The streets of Palo Alto and the hills of Oakland are about to get their annual Jewish facelift.
It’s time to welcome back the South Bay’s To Life: A Jewish Cultural Street Festival, and the East Bay’s PicnicFest. That means Jews from across Northern California have in store a day of food, fun and schmoozing.
We urge you attend one or the other on Sept. 9.
Along with San Francisco’s Israel in the Gardens, To Life is one of the Bay Area’s top Jewish events, bringing together scores of Jewish agencies, artists, synagogues and organizations under one hot sun.
PicnicFest draws a similar crowd in the East Bay. PicnicFest takes place at Joaquin Miller Park, and more than 700 people are expected to turn out.
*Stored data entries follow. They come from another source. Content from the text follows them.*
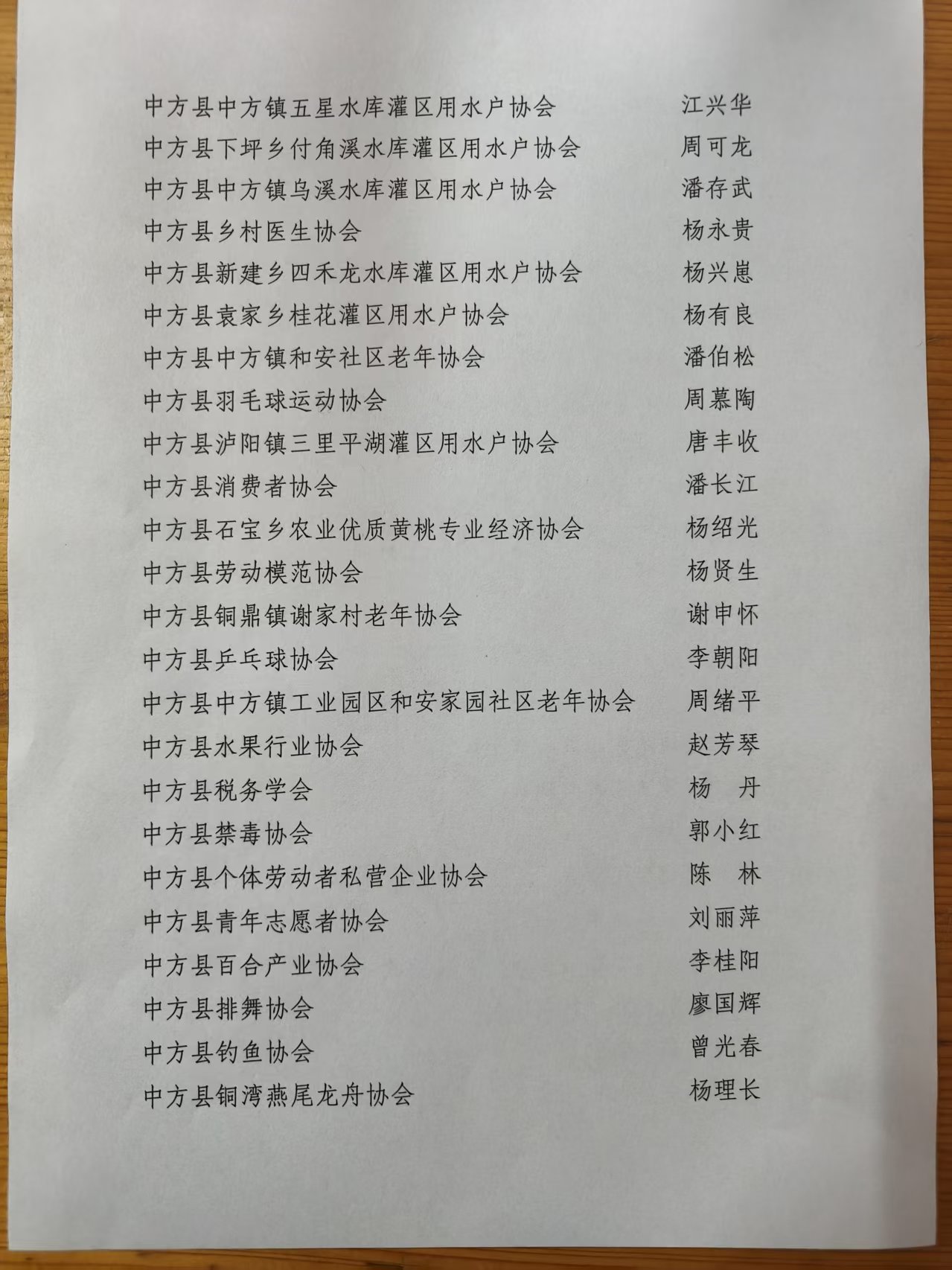 中方县中方镇五星水库灌区用水户协会　江兴华
中方县下坪乡付角溪水库灌区用水户协会　周可龙
中方县中方镇乌溪水库灌区用水户协会　潘存武
中方县乡村医生协会　杨永贵
中方县新建乡四禾龙水库灌区用水户协会　杨兴崽
中方县袁家乡桂花灌区用水户协会　杨有良
中方县中方镇和安社区老年协会　潘伯松
中方县羽毛球运动协会　周慕陶
中方县泸阳镇三里平湖灌区用水户协会　唐丰收
中方县消费者协会　潘长江
中方县石宝乡农业优质黄桃专业经济协会　杨绍光
中方县劳动模范协会　杨贤生
中方县铜鼎镇谢家村老年协会　谢申怀
中方县乒乓球协会　李朝阳
中方县中方镇工业园区和安家园社区老年协会　周绪平
中方县水果行业协会　赵芳琴
中方县税务学会　杨　丹
中方县禁毒协会　郭小红
中方县个体劳动者私营企业协会　陈　林
中方县青年志愿者协会　刘丽萍
中方县百合产业协会　李桂阳
中方县排舞协会　廖国辉
中方县钓鱼协会　曾光春
中方县铜湾燕尾龙舟协会　杨理长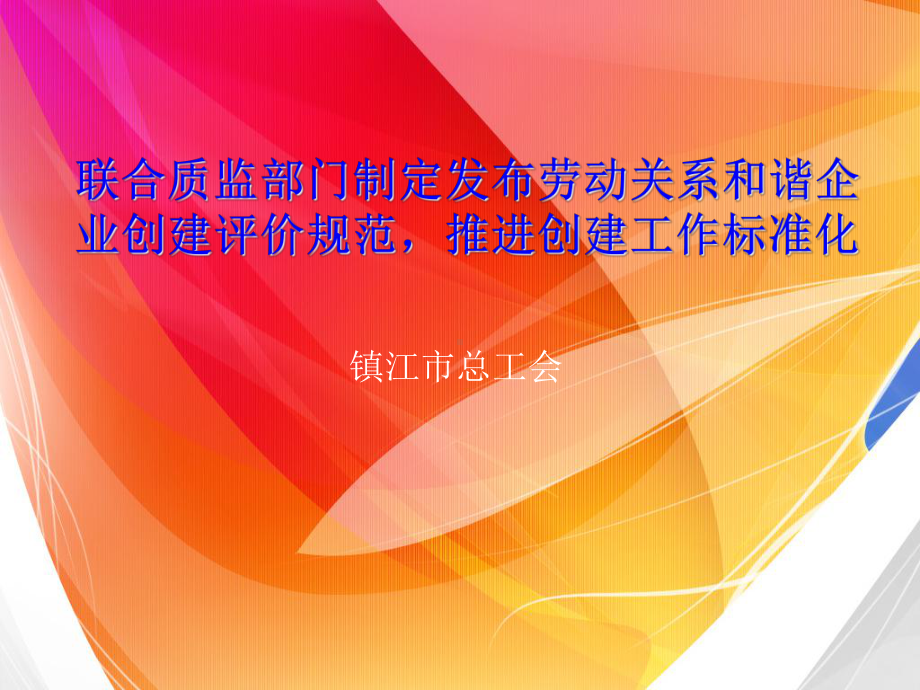 联合质监部门制定发布劳动关系和谐企业创建评价规范，推进创建工作标准化

镇江市总工会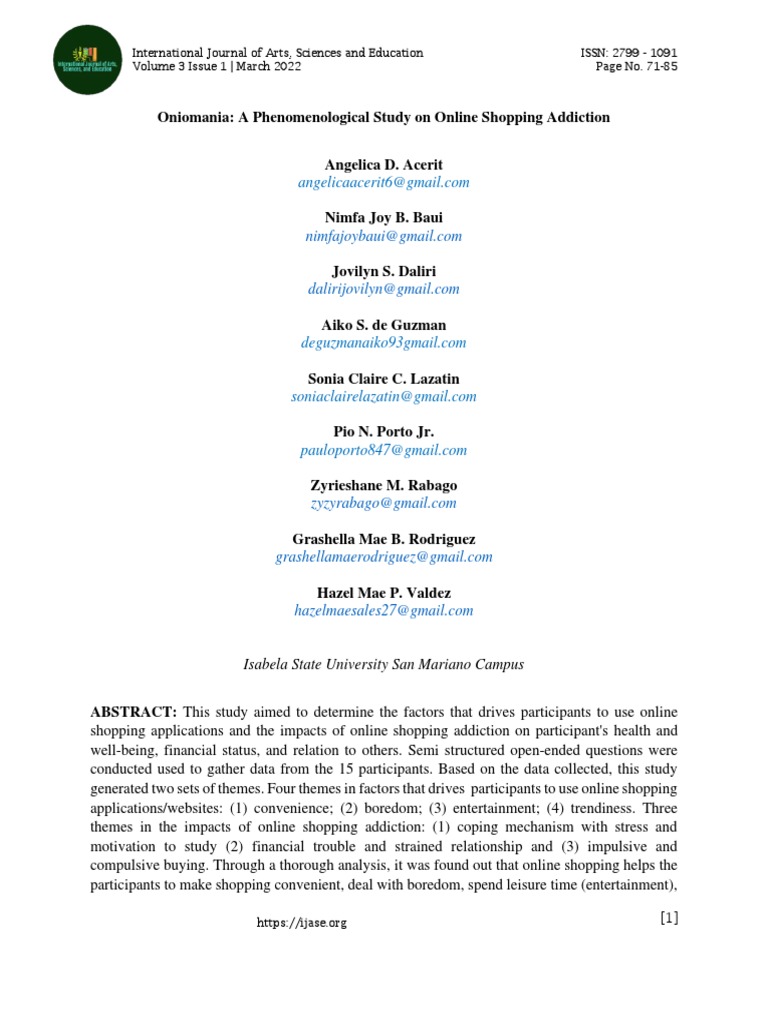 International Journal of Arts, Sciences and Education
Volume 3 Issue 1 | March 2022

ISSN: 2799 - 1091
Page No. 71-85

Oniomania: A Phenomenological Study on Online Shopping Addiction

Angelica D. Acerit
angelicaacerit6@gmail.com

Nimfa Joy B. Baui
nimfajoybaui@gmail.com

Jovilyn S. Daliri
dalirijovilyn@gmail.com

Aiko S. de Guzman
deguzmanaiko93gmail.com

Sonia Claire C. Lazatin
soniaclairelazatin@gmail.com

Pio N. Porto Jr.
pauloporto847@gmail.com

Zyrieshane M. Rabago
zyzyrabago@gmail.com

Grashella Mae B. Rodriguez
grashellamaerodriguez@gmail.com

Hazel Mae P. Valdez
hazelmaesales27@gmail.com

Isabela State University San Mariano Campus

ABSTRACT: This study aimed to determine the factors that drives participants to use online shopping applications and the impacts of online shopping addiction on participant's health and well-being, financial status, and relation to others. Semi structured open-ended questions were conducted used to gather data from the 15 participants. Based on the data collected, this study generated two sets of themes. Four themes in factors that drives participants to use online shopping applications/websites: (1) convenience; (2) boredom; (3) entertainment; (4) trendiness. Three themes in the impacts of online shopping addiction: (1) coping mechanism with stress and motivation to study (2) financial trouble and strained relationship and (3) impulsive and compulsive buying. Through a thorough analysis, it was found out that online shopping helps the participants to make shopping convenient, deal with boredom, spend leisure time (entertainment),

https://ijase.org

[1]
As always, To Life will feature delicious food, including everything from baba ganoush to Salvadoran pupusas. And as usual, the kids will have 10 million things to do, from a make-your-own-tzedakah-box booth to entering the first annual “Mitzvah Bee.”
But this eighth edition of To Life also has some noteworthy innovations to boast of this year.
As one of our stories this week points out, 32-year old director Amy Grossman hopes to bring a fresh perspective to the event. Her background in music promises some first-rate live performers on the festival’s multiple stages, including My Eighth Day, a rock band made up of Orthodox rabbis, and Samson Koletkar, a Jewish Indian comedian.
The centerpiece of the festival is always the Tents of Community. More than 50 Jewish agencies will take part this year, a significant increase over years past. For anyone looking to connect with the local Jewish world, this is one-stop shopping.
For the last several years, this newspaper has covered the remarkable growth of the South Bay and East Bay Jewish communities. With the opening of new JCCs, Jewish day schools and synagogues –– not to mention the soon-to-be-completed Taube-Koret Campus for Jewish Life –– both regions have become major hubs of Jewish life.
That means To Life and PicnicFest aren’t just for locals — they’re for everyone. Wherever you live, either festival is well worth the shlep.
Soon the summer will draw to a close. Our hearts will turn toward the High Holy Days, to school, to the business of life. Before the air turns chilly, why not bask in the sun one last time with your Jewish neighbors at PicnicFest or To Life?